◆ Source text:
· · · · · · ·

Deploying and Using a Hive UDF

If the extensive Hive functions, such as the mathematical and date functions, which Drill supports do not meet your needs, you can use a Hive UDF in Drill queries. Drill supports your existing Hive scalar UDFs. You can do queries on Hive tables and access existing Hive input/output formats, including custom serdes. Drill serves as a complement to Hive deployments by offering low latency queries.

Creating the UDF

You create the JAR for a UDF to use in Drill in a conventional manner with a few caveats, using a unique name and creating a Drill resource, covered in this section. Sample code for this function is in Github.

  1. Use a unique name for the Hive UDF to avoid conflicts with Drill custom functions of the same name.

     @Description(
             name = "my_upper",
             value = "_FUNC_(str) - Converts a string to uppercase",
             extended = "Example:\n" +
             "  > SELECT my_upper(a) FROM test;\n" +
             "  ABC"
             )
    
  2. Create a custom Hive UDF using either of these APIs:
    • Simple API: org.apache.hadoop.hive.ql.exec.UDF
    • Complex API: org.apache.hadoop.hive.ql.udf.generic.GenericUDF
  3. Create an empty drill-module.conf in the resources directory in the Java project.

     # ls -altr src/main/resources/drill-module.conf
     -rw-r--r-- 1 root root 0 Aug 12 23:16 src/main/resources/drill-module.conf
    
  4. Export the logic to a JAR, including the drill-module.conf file in resources.

  5. Make sure the drill-module.conf is in the JAR.

     # jar tf target/MyUDF-1.0.0.jar  |grep -i drill
     drill-module.conf
    
  6. Test the UDF in Hive as shown in the Github readme.

· · · · · · ·

◆ Given information:
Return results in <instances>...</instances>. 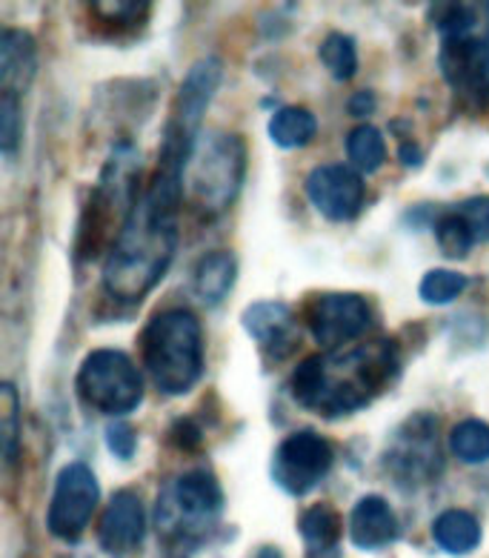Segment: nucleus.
<instances>
[{"mask_svg": "<svg viewBox=\"0 0 489 558\" xmlns=\"http://www.w3.org/2000/svg\"><path fill=\"white\" fill-rule=\"evenodd\" d=\"M192 146L195 141L167 126L158 167L103 260V290L123 304L144 301L172 267L181 232L178 215L184 207V172Z\"/></svg>", "mask_w": 489, "mask_h": 558, "instance_id": "1", "label": "nucleus"}, {"mask_svg": "<svg viewBox=\"0 0 489 558\" xmlns=\"http://www.w3.org/2000/svg\"><path fill=\"white\" fill-rule=\"evenodd\" d=\"M401 373V350L392 338L321 352L301 361L290 378L295 404L321 418H344L369 407Z\"/></svg>", "mask_w": 489, "mask_h": 558, "instance_id": "2", "label": "nucleus"}, {"mask_svg": "<svg viewBox=\"0 0 489 558\" xmlns=\"http://www.w3.org/2000/svg\"><path fill=\"white\" fill-rule=\"evenodd\" d=\"M429 17L441 35L438 66L455 107L481 116L489 109V3H436Z\"/></svg>", "mask_w": 489, "mask_h": 558, "instance_id": "3", "label": "nucleus"}, {"mask_svg": "<svg viewBox=\"0 0 489 558\" xmlns=\"http://www.w3.org/2000/svg\"><path fill=\"white\" fill-rule=\"evenodd\" d=\"M140 359L158 390L186 396L204 375V329L198 315L184 306L152 315L140 332Z\"/></svg>", "mask_w": 489, "mask_h": 558, "instance_id": "4", "label": "nucleus"}, {"mask_svg": "<svg viewBox=\"0 0 489 558\" xmlns=\"http://www.w3.org/2000/svg\"><path fill=\"white\" fill-rule=\"evenodd\" d=\"M246 175V144L235 132H200L184 172V198L200 218H218L235 204Z\"/></svg>", "mask_w": 489, "mask_h": 558, "instance_id": "5", "label": "nucleus"}, {"mask_svg": "<svg viewBox=\"0 0 489 558\" xmlns=\"http://www.w3.org/2000/svg\"><path fill=\"white\" fill-rule=\"evenodd\" d=\"M223 512V489L209 470L178 475L158 496L155 524L172 544H198L209 538Z\"/></svg>", "mask_w": 489, "mask_h": 558, "instance_id": "6", "label": "nucleus"}, {"mask_svg": "<svg viewBox=\"0 0 489 558\" xmlns=\"http://www.w3.org/2000/svg\"><path fill=\"white\" fill-rule=\"evenodd\" d=\"M77 396L103 415H130L144 401V378L135 361L121 350H93L75 378Z\"/></svg>", "mask_w": 489, "mask_h": 558, "instance_id": "7", "label": "nucleus"}, {"mask_svg": "<svg viewBox=\"0 0 489 558\" xmlns=\"http://www.w3.org/2000/svg\"><path fill=\"white\" fill-rule=\"evenodd\" d=\"M383 466L392 475V482L404 489H418L438 482L443 470V456L436 415H409L395 429L390 447L383 452Z\"/></svg>", "mask_w": 489, "mask_h": 558, "instance_id": "8", "label": "nucleus"}, {"mask_svg": "<svg viewBox=\"0 0 489 558\" xmlns=\"http://www.w3.org/2000/svg\"><path fill=\"white\" fill-rule=\"evenodd\" d=\"M332 464H335L332 444L315 429H298L283 438L272 452V482L283 493L301 498L327 478Z\"/></svg>", "mask_w": 489, "mask_h": 558, "instance_id": "9", "label": "nucleus"}, {"mask_svg": "<svg viewBox=\"0 0 489 558\" xmlns=\"http://www.w3.org/2000/svg\"><path fill=\"white\" fill-rule=\"evenodd\" d=\"M100 505V484L93 466L72 461L54 478V493L49 501L47 527L61 542H77L86 533L95 510Z\"/></svg>", "mask_w": 489, "mask_h": 558, "instance_id": "10", "label": "nucleus"}, {"mask_svg": "<svg viewBox=\"0 0 489 558\" xmlns=\"http://www.w3.org/2000/svg\"><path fill=\"white\" fill-rule=\"evenodd\" d=\"M304 322L323 350L335 352L367 332L372 310L358 292H323L304 306Z\"/></svg>", "mask_w": 489, "mask_h": 558, "instance_id": "11", "label": "nucleus"}, {"mask_svg": "<svg viewBox=\"0 0 489 558\" xmlns=\"http://www.w3.org/2000/svg\"><path fill=\"white\" fill-rule=\"evenodd\" d=\"M306 195L327 221L346 223L358 218L367 204V184L358 169L346 163H323L306 178Z\"/></svg>", "mask_w": 489, "mask_h": 558, "instance_id": "12", "label": "nucleus"}, {"mask_svg": "<svg viewBox=\"0 0 489 558\" xmlns=\"http://www.w3.org/2000/svg\"><path fill=\"white\" fill-rule=\"evenodd\" d=\"M223 81V63L221 58H204L186 72L184 84L178 89L175 104H172V118L167 126L184 132L186 138H198L200 121L207 116L209 104H212L215 93L221 89Z\"/></svg>", "mask_w": 489, "mask_h": 558, "instance_id": "13", "label": "nucleus"}, {"mask_svg": "<svg viewBox=\"0 0 489 558\" xmlns=\"http://www.w3.org/2000/svg\"><path fill=\"white\" fill-rule=\"evenodd\" d=\"M146 535V510L135 489L123 487L109 498L107 510L100 515L98 542L112 556H126L138 550Z\"/></svg>", "mask_w": 489, "mask_h": 558, "instance_id": "14", "label": "nucleus"}, {"mask_svg": "<svg viewBox=\"0 0 489 558\" xmlns=\"http://www.w3.org/2000/svg\"><path fill=\"white\" fill-rule=\"evenodd\" d=\"M241 324L255 344L272 359L290 355L295 347V315L292 306L283 301H255L244 310Z\"/></svg>", "mask_w": 489, "mask_h": 558, "instance_id": "15", "label": "nucleus"}, {"mask_svg": "<svg viewBox=\"0 0 489 558\" xmlns=\"http://www.w3.org/2000/svg\"><path fill=\"white\" fill-rule=\"evenodd\" d=\"M38 70V49L35 38L24 29H3L0 35V95H21L29 89L32 77Z\"/></svg>", "mask_w": 489, "mask_h": 558, "instance_id": "16", "label": "nucleus"}, {"mask_svg": "<svg viewBox=\"0 0 489 558\" xmlns=\"http://www.w3.org/2000/svg\"><path fill=\"white\" fill-rule=\"evenodd\" d=\"M401 533L398 515L390 501L381 496H364L352 507L350 515V538L358 550H381L392 544Z\"/></svg>", "mask_w": 489, "mask_h": 558, "instance_id": "17", "label": "nucleus"}, {"mask_svg": "<svg viewBox=\"0 0 489 558\" xmlns=\"http://www.w3.org/2000/svg\"><path fill=\"white\" fill-rule=\"evenodd\" d=\"M237 278V260L227 250H215L207 253L195 264V278H192V290L207 306L221 304L230 290L235 287Z\"/></svg>", "mask_w": 489, "mask_h": 558, "instance_id": "18", "label": "nucleus"}, {"mask_svg": "<svg viewBox=\"0 0 489 558\" xmlns=\"http://www.w3.org/2000/svg\"><path fill=\"white\" fill-rule=\"evenodd\" d=\"M86 12H89V21L107 38H123V35H135V32L144 29L152 7L149 3H135V0H115V3L98 0V3H89Z\"/></svg>", "mask_w": 489, "mask_h": 558, "instance_id": "19", "label": "nucleus"}, {"mask_svg": "<svg viewBox=\"0 0 489 558\" xmlns=\"http://www.w3.org/2000/svg\"><path fill=\"white\" fill-rule=\"evenodd\" d=\"M432 538L443 553L450 556H466L481 544V524L473 512L466 510H443L432 521Z\"/></svg>", "mask_w": 489, "mask_h": 558, "instance_id": "20", "label": "nucleus"}, {"mask_svg": "<svg viewBox=\"0 0 489 558\" xmlns=\"http://www.w3.org/2000/svg\"><path fill=\"white\" fill-rule=\"evenodd\" d=\"M298 530L304 535L306 547L313 553L335 550L341 535H344V519L335 507L329 505H313L309 510L301 512Z\"/></svg>", "mask_w": 489, "mask_h": 558, "instance_id": "21", "label": "nucleus"}, {"mask_svg": "<svg viewBox=\"0 0 489 558\" xmlns=\"http://www.w3.org/2000/svg\"><path fill=\"white\" fill-rule=\"evenodd\" d=\"M318 135V121L309 109L283 107L269 121V138L281 149H301Z\"/></svg>", "mask_w": 489, "mask_h": 558, "instance_id": "22", "label": "nucleus"}, {"mask_svg": "<svg viewBox=\"0 0 489 558\" xmlns=\"http://www.w3.org/2000/svg\"><path fill=\"white\" fill-rule=\"evenodd\" d=\"M346 155H350L352 169H358L360 175H372L387 161V141L381 130L375 126H355L346 138Z\"/></svg>", "mask_w": 489, "mask_h": 558, "instance_id": "23", "label": "nucleus"}, {"mask_svg": "<svg viewBox=\"0 0 489 558\" xmlns=\"http://www.w3.org/2000/svg\"><path fill=\"white\" fill-rule=\"evenodd\" d=\"M450 452L464 464L489 461V424L481 418H466L450 429Z\"/></svg>", "mask_w": 489, "mask_h": 558, "instance_id": "24", "label": "nucleus"}, {"mask_svg": "<svg viewBox=\"0 0 489 558\" xmlns=\"http://www.w3.org/2000/svg\"><path fill=\"white\" fill-rule=\"evenodd\" d=\"M432 232L441 246V253L447 258H466L469 250L475 246V235L469 230V223L455 213V207H443L432 221Z\"/></svg>", "mask_w": 489, "mask_h": 558, "instance_id": "25", "label": "nucleus"}, {"mask_svg": "<svg viewBox=\"0 0 489 558\" xmlns=\"http://www.w3.org/2000/svg\"><path fill=\"white\" fill-rule=\"evenodd\" d=\"M318 58H321L327 72L335 77L338 84H346L358 72V47H355V40L350 35H344V32L327 35L321 40V47H318Z\"/></svg>", "mask_w": 489, "mask_h": 558, "instance_id": "26", "label": "nucleus"}, {"mask_svg": "<svg viewBox=\"0 0 489 558\" xmlns=\"http://www.w3.org/2000/svg\"><path fill=\"white\" fill-rule=\"evenodd\" d=\"M469 287V278L455 269H429L427 276L420 278L418 295L424 304L429 306H443L459 301Z\"/></svg>", "mask_w": 489, "mask_h": 558, "instance_id": "27", "label": "nucleus"}, {"mask_svg": "<svg viewBox=\"0 0 489 558\" xmlns=\"http://www.w3.org/2000/svg\"><path fill=\"white\" fill-rule=\"evenodd\" d=\"M0 429H3V459L12 464L17 456V438H21V396L12 381H3L0 387Z\"/></svg>", "mask_w": 489, "mask_h": 558, "instance_id": "28", "label": "nucleus"}, {"mask_svg": "<svg viewBox=\"0 0 489 558\" xmlns=\"http://www.w3.org/2000/svg\"><path fill=\"white\" fill-rule=\"evenodd\" d=\"M21 132H24V121H21V98L12 95H0V149L3 155L17 153L21 146Z\"/></svg>", "mask_w": 489, "mask_h": 558, "instance_id": "29", "label": "nucleus"}, {"mask_svg": "<svg viewBox=\"0 0 489 558\" xmlns=\"http://www.w3.org/2000/svg\"><path fill=\"white\" fill-rule=\"evenodd\" d=\"M452 207L469 223L475 244H489V195H475V198L459 201Z\"/></svg>", "mask_w": 489, "mask_h": 558, "instance_id": "30", "label": "nucleus"}, {"mask_svg": "<svg viewBox=\"0 0 489 558\" xmlns=\"http://www.w3.org/2000/svg\"><path fill=\"white\" fill-rule=\"evenodd\" d=\"M107 447L121 461H130L135 456V447H138V433L126 421H112L107 427Z\"/></svg>", "mask_w": 489, "mask_h": 558, "instance_id": "31", "label": "nucleus"}, {"mask_svg": "<svg viewBox=\"0 0 489 558\" xmlns=\"http://www.w3.org/2000/svg\"><path fill=\"white\" fill-rule=\"evenodd\" d=\"M172 441L181 447V450H195L200 444V427L192 424L190 418H181L172 424Z\"/></svg>", "mask_w": 489, "mask_h": 558, "instance_id": "32", "label": "nucleus"}, {"mask_svg": "<svg viewBox=\"0 0 489 558\" xmlns=\"http://www.w3.org/2000/svg\"><path fill=\"white\" fill-rule=\"evenodd\" d=\"M372 109H375V95H369V93H358V95H355V98L350 100V112L355 118L369 116Z\"/></svg>", "mask_w": 489, "mask_h": 558, "instance_id": "33", "label": "nucleus"}, {"mask_svg": "<svg viewBox=\"0 0 489 558\" xmlns=\"http://www.w3.org/2000/svg\"><path fill=\"white\" fill-rule=\"evenodd\" d=\"M420 149L415 144H401V163L404 167H420Z\"/></svg>", "mask_w": 489, "mask_h": 558, "instance_id": "34", "label": "nucleus"}, {"mask_svg": "<svg viewBox=\"0 0 489 558\" xmlns=\"http://www.w3.org/2000/svg\"><path fill=\"white\" fill-rule=\"evenodd\" d=\"M255 558H283V556H281V550H276V547H264V550H260Z\"/></svg>", "mask_w": 489, "mask_h": 558, "instance_id": "35", "label": "nucleus"}]
</instances>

· · · · · · ·

◆ Parts of the exercise:
#1 Reproduce the Hive UDF text from "# ls -altr src/main/resources/drill-module.conf" up to and including "in the JAR.".
#2 Resume the text on deploying a Hive UDF in Drill, picking up after its final sentence.

◆ Outputs in order:
#1
# ls -altr src/main/resources/drill-module.conf
     -rw-r--r-- 1 root root 0 Aug 12 23:16 src/main/resources/drill-module.conf
    
  4. Export the logic to a JAR, including the drill-module.conf file in resources.

  5. Make sure the drill-module.conf is in the JAR.

#2
The drill-module.conf file defines startup options and makes the JAR functions available to use in queries throughout the Hadoop cluster. After exporting the UDF logic to a JAR file, set up the UDF in Drill. Drill users can access the custom UDF for use in Hive queries.

Setting Up a UDF

After you export the custom UDF as a JAR, perform the UDF setup tasks so Drill can access the UDF. The JAR needs to be available at query execution time as a session resource, so Drill queries can refer to the UDF by its name.

To set up the UDF:

  1. Enable the default Hive storage plugin configuration that connects Drill to a Hive data source.
  2. Add the JAR for the UDF in the /jars/3rdparty directory of the Drill installation on all nodes running a Drillbit. clush -a cp /xxx/target/MyUDF-1.0.0.jar /xxx/drill-1.1.0/jars/3rdparty/
  3. On each Drill node in the cluster, restart the Drillbit. <drill installation directory>/bin/drillbit.sh restart

Using a UDF

Use a Hive UDF just as you would use a Drill custom function. For example, to query using a Hive UDF named MY_UPPER, the SELECT statement looks something like this:

SELECT MY_UPPER('abc') from (VALUES(1));
|---------|
| EXPR$0  |
|---------|
| ABC     |
|---------|
1 row selected (1.516 seconds)